In the early 1900s a decision by Southern Pacific Railroad to relocate the regional operations to this area helped turn a small town once known as Junction into the City of Roseville. Locomotive 2252 is a symbol of this history and of the social and economic impact of the railroad on Roseville.
This 2252 was manufactured by Crooks Locomotive & Machine Company of Patterson, New Jersey. In March 1897, as one of 38 identical T-1 class locomotives built that year. Only two, the 2252 and the 2248 located in Texas, remain.
A locomotive is traditionally classified by the wheel configuration. The SP 2252 is considered a 4-6-0 because the engine has 10 wheels consisting of four lead carry wheels, six large drive wheels, and no trailing carry wheels.
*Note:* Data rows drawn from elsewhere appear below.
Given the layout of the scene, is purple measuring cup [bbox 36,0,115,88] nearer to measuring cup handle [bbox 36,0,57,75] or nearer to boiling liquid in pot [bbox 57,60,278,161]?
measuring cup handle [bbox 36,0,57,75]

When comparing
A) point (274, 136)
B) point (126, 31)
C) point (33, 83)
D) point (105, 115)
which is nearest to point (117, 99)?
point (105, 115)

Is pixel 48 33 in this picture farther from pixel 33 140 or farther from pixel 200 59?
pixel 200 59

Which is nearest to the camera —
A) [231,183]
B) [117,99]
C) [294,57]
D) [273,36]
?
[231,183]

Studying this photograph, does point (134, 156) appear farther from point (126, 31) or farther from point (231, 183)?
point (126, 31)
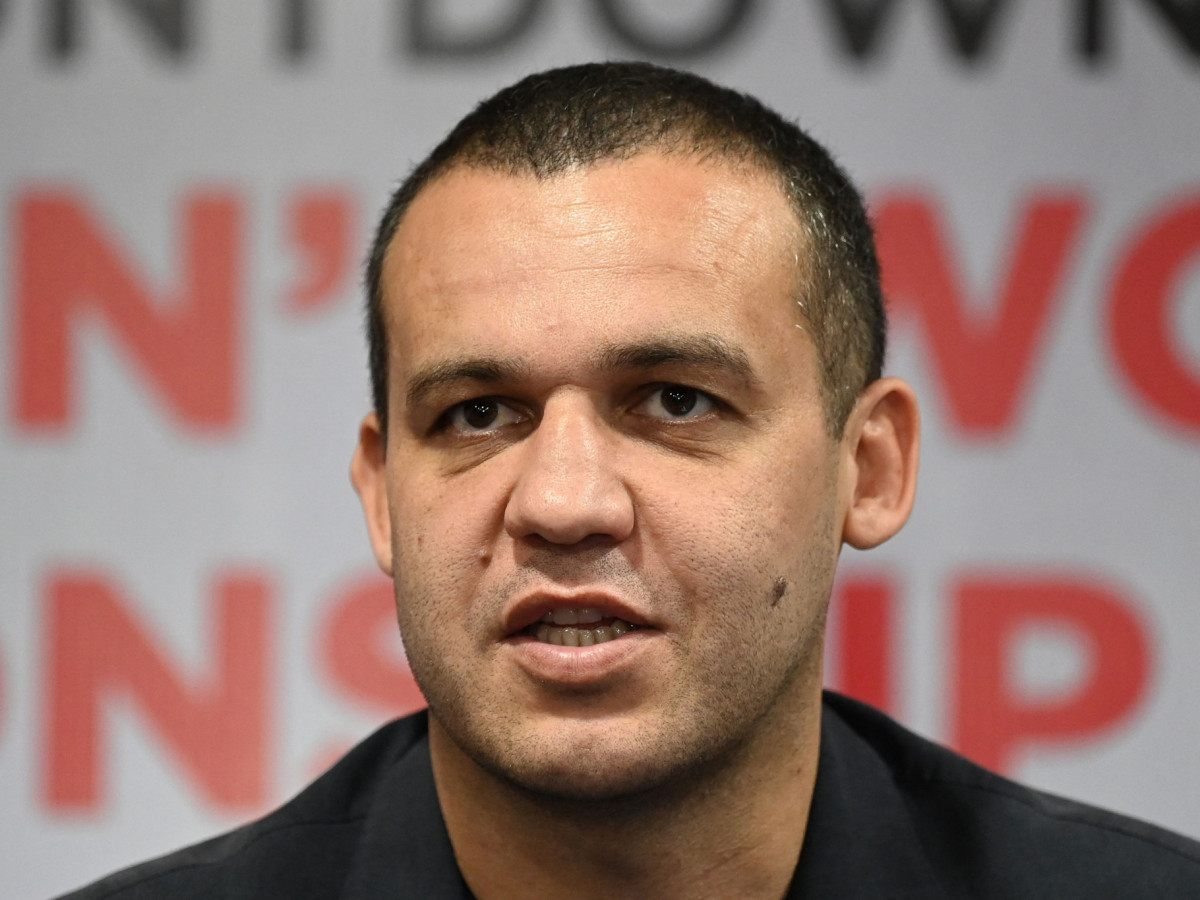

Originally numbered SP 1838, the engine became the 2252 when Southern Pacific's numbering system was changed in 1901. The locomotive was first used for freight services along the Donner Pass Line. On May 27, 1929, it was released and equipped to fight snow-shed, brush, and forest fires along the Donner Pass Route in the Sierra Nevada Mountains.
After nearly three decades as a firefighting locomotive the 2252 was officially retired on February 27, 1956 and subsequently donated to Roseville through the efforts of the Roseville Junior Chamber of Commerce. On April 25, 1956, as part of the "Cinderama" celebration commemorating the 50th anniversary of Southern Pacific's relocation to Roseville, it was placed on display at the Placer County Fairgrounds.
In 2001, the Community Coalition for the Relocation of the 2252 was formed when a planned expansion at the Fairgrounds made it necessary to consider options for relocating the locomotive. Thanks to the combined efforts of the Coalition, Roseville Historical Society, City of Roseville, Placer County Fair Board of Directors and the community an agreement was reached to place the 2252 on permanent display at this site.
On October 13, 2004, after a ceremony that featured a "bon voyage" christening By Roseville City Officials and a train whistle salute by local students, the 70 ton locomotive was transported across the city. Today, the "Mighty 2252" steam locomotive stands as a vivid testament to Roseville's proud railroad heritage.